Your task is to reproduce exactly the lines from the line with "Is the building window at x1=178, y1=29, x2=188, y2=38" through the end of the records below.

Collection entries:
┄┄┄┄┄┄

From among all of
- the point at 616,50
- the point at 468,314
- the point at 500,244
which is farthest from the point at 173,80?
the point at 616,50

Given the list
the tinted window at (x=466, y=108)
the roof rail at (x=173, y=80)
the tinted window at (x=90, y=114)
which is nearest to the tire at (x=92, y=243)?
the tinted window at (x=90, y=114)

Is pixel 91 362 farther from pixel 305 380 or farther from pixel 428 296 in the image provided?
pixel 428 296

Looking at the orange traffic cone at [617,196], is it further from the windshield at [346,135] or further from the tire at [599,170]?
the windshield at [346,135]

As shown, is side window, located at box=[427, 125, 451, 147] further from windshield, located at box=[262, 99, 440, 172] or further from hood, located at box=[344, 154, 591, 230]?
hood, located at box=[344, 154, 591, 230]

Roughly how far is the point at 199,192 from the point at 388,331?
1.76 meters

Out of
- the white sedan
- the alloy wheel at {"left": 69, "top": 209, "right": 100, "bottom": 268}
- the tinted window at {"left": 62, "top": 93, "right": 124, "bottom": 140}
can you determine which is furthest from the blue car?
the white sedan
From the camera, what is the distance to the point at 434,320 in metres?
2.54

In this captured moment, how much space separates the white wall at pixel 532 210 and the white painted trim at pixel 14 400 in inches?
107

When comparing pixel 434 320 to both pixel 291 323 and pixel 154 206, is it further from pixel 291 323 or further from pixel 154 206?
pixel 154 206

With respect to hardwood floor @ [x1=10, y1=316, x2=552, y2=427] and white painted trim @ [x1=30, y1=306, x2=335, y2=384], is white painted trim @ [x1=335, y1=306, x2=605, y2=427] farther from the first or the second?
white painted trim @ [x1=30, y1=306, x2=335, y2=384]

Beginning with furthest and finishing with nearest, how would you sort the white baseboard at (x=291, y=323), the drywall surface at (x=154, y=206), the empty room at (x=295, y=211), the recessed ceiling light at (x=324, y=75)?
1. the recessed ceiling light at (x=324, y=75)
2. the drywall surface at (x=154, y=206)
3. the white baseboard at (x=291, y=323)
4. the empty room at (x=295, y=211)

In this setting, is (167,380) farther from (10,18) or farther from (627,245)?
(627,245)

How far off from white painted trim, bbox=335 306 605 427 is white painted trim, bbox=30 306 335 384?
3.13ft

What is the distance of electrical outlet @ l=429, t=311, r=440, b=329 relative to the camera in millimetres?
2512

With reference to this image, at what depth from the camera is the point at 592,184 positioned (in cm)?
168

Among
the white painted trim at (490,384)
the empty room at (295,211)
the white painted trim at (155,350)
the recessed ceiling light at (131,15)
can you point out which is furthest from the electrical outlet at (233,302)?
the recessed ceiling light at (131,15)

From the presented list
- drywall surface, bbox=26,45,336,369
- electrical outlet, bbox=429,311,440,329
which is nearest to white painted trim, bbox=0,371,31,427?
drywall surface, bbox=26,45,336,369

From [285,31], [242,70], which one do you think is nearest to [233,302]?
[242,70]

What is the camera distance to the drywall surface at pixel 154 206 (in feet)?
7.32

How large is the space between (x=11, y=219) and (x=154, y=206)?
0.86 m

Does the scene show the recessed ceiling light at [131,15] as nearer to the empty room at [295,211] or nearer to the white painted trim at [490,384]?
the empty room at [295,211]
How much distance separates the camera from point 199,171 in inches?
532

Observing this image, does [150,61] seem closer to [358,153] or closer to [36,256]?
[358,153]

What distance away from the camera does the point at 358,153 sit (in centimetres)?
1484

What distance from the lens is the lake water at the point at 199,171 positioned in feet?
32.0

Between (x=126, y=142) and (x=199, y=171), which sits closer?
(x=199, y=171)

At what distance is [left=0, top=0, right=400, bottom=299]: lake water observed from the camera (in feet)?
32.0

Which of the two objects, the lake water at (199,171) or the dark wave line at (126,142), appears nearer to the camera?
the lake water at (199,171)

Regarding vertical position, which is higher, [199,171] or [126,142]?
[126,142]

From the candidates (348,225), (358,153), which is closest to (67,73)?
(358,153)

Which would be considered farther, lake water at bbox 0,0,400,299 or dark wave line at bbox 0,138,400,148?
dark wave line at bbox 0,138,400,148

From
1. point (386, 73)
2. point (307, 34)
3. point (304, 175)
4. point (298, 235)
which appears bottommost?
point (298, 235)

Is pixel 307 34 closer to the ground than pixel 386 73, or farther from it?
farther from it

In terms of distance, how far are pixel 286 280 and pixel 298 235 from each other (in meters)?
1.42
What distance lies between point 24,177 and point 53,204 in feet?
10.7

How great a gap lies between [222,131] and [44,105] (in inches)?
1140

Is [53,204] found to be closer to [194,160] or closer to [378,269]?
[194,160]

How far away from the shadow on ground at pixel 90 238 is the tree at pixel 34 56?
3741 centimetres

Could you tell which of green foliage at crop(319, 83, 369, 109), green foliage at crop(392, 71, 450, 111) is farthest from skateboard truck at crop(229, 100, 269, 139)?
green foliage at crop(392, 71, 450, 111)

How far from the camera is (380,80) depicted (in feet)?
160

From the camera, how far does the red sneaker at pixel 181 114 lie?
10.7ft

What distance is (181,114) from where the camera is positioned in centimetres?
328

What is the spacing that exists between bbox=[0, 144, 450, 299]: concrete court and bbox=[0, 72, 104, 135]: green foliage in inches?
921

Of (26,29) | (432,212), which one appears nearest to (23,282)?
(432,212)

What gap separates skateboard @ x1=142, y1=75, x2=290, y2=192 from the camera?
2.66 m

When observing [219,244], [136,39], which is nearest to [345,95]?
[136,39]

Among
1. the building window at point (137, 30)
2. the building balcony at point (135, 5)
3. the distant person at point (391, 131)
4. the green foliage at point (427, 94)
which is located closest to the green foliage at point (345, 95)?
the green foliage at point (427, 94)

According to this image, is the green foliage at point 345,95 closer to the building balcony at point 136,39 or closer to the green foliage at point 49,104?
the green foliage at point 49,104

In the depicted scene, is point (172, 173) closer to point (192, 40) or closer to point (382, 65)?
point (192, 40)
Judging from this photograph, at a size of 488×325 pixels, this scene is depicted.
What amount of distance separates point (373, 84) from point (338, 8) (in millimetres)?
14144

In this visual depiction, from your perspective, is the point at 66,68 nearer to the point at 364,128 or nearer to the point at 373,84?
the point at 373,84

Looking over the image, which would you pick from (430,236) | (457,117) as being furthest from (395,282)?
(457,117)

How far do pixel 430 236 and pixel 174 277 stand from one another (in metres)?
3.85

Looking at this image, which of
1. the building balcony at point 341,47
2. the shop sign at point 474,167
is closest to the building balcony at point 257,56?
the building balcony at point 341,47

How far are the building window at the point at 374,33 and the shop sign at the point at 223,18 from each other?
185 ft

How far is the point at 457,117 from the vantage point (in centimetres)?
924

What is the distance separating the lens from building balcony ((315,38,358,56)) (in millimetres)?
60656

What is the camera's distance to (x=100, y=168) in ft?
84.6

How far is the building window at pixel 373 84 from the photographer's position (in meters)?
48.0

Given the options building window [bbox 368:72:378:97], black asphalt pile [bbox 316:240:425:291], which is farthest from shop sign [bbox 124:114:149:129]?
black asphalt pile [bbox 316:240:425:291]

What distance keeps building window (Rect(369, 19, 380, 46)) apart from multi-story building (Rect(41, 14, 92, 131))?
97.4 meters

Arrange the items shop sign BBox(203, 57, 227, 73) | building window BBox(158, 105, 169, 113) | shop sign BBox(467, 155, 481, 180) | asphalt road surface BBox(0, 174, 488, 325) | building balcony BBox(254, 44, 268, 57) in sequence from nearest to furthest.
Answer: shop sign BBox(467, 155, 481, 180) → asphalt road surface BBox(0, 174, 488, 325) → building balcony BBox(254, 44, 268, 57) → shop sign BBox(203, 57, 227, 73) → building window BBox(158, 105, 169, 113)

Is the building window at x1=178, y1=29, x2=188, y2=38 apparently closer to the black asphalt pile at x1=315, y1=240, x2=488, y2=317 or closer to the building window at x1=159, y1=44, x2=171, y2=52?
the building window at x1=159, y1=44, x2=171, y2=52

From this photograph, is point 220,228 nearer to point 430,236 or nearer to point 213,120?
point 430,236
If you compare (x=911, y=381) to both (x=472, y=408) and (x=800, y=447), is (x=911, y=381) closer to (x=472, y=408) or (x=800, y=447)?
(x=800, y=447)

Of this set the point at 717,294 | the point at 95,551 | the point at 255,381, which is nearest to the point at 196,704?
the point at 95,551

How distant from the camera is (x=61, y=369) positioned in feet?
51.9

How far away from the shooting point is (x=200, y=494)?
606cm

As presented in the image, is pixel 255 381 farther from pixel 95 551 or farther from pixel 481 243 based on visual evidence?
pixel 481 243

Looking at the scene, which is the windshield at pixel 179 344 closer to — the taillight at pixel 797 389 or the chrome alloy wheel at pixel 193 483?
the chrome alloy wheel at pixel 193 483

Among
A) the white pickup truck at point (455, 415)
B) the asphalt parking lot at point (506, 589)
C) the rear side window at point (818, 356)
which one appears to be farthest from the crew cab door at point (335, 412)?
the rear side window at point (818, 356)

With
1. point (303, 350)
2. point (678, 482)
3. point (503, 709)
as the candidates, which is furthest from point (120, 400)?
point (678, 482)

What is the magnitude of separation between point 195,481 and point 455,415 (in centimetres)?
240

┄┄┄┄┄┄

Answer in full:
Is the building window at x1=178, y1=29, x2=188, y2=38 apparently closer to the black asphalt pile at x1=315, y1=240, x2=488, y2=317 or closer to the building window at x1=159, y1=44, x2=171, y2=52?
the building window at x1=159, y1=44, x2=171, y2=52

From this photograph, is point 220,228 nearer to point 430,236 or nearer to point 213,120?
point 430,236
If you compare (x=911, y=381) to both (x=472, y=408) and (x=800, y=447), is (x=911, y=381) closer to (x=472, y=408) or (x=800, y=447)?
(x=800, y=447)

Of this set the point at 717,294 | the point at 95,551 | the point at 255,381, which is nearest to the point at 196,704?
the point at 95,551

How distant from the camera is (x=61, y=369) positioned in feet?
51.9

How far away from the shooting point is (x=200, y=494)?
606cm

As presented in the image, is pixel 255 381 farther from pixel 95 551 or farther from pixel 481 243 based on visual evidence?
pixel 481 243

Looking at the scene, which is the windshield at pixel 179 344 closer to — the taillight at pixel 797 389 or the chrome alloy wheel at pixel 193 483?
the chrome alloy wheel at pixel 193 483

Among
A) the white pickup truck at point (455, 415)
B) the asphalt parking lot at point (506, 589)
C) the rear side window at point (818, 356)
which one appears to be farthest from the crew cab door at point (335, 412)?
the rear side window at point (818, 356)

With
1. point (303, 350)
2. point (678, 482)
3. point (503, 709)
as the candidates, which is furthest from point (120, 400)?
point (678, 482)

What is the magnitude of separation between point 195,481 and point 455,415 (in centimetres)?
240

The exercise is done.